● **Requirement**: Nothing should be omitted: restate the full listing word for word.

● **Data under study**:
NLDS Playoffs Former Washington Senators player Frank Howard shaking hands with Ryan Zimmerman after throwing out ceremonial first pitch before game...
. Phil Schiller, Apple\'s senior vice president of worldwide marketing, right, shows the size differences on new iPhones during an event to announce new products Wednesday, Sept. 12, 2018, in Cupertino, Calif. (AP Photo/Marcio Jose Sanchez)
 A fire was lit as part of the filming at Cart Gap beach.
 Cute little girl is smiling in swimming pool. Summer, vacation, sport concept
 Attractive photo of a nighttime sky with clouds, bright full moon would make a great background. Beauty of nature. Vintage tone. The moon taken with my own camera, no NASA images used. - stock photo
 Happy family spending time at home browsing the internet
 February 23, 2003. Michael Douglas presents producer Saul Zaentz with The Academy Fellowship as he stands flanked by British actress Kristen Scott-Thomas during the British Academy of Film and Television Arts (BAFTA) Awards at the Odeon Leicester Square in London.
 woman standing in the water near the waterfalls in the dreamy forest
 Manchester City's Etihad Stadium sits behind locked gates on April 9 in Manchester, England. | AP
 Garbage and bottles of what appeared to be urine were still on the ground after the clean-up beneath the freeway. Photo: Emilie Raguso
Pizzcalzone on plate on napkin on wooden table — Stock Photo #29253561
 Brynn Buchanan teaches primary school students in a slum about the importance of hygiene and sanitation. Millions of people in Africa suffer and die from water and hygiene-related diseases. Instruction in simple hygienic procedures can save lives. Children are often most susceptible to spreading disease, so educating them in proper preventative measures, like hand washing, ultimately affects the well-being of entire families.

● **Exercise response**:
NLDS Playoffs Former Washington Senators player Frank Howard shaking hands with Ryan Zimmerman after throwing out ceremonial first pitch before game...
. Phil Schiller, Apple\'s senior vice president of worldwide marketing, right, shows the size differences on new iPhones during an event to announce new products Wednesday, Sept. 12, 2018, in Cupertino, Calif. (AP Photo/Marcio Jose Sanchez)
 A fire was lit as part of the filming at Cart Gap beach.
 Cute little girl is smiling in swimming pool. Summer, vacation, sport concept
 Attractive photo of a nighttime sky with clouds, bright full moon would make a great background. Beauty of nature. Vintage tone. The moon taken with my own camera, no NASA images used. - stock photo
 Happy family spending time at home browsing the internet
 February 23, 2003. Michael Douglas presents producer Saul Zaentz with The Academy Fellowship as he stands flanked by British actress Kristen Scott-Thomas during the British Academy of Film and Television Arts (BAFTA) Awards at the Odeon Leicester Square in London.
 woman standing in the water near the waterfalls in the dreamy forest
 Manchester City's Etihad Stadium sits behind locked gates on April 9 in Manchester, England. | AP
 Garbage and bottles of what appeared to be urine were still on the ground after the clean-up beneath the freeway. Photo: Emilie Raguso
Pizzcalzone on plate on napkin on wooden table — Stock Photo #29253561
 Brynn Buchanan teaches primary school students in a slum about the importance of hygiene and sanitation. Millions of people in Africa suffer and die from water and hygiene-related diseases. Instruction in simple hygienic procedures can save lives. Children are often most susceptible to spreading disease, so educating them in proper preventative measures, like hand washing, ultimately affects the well-being of entire families.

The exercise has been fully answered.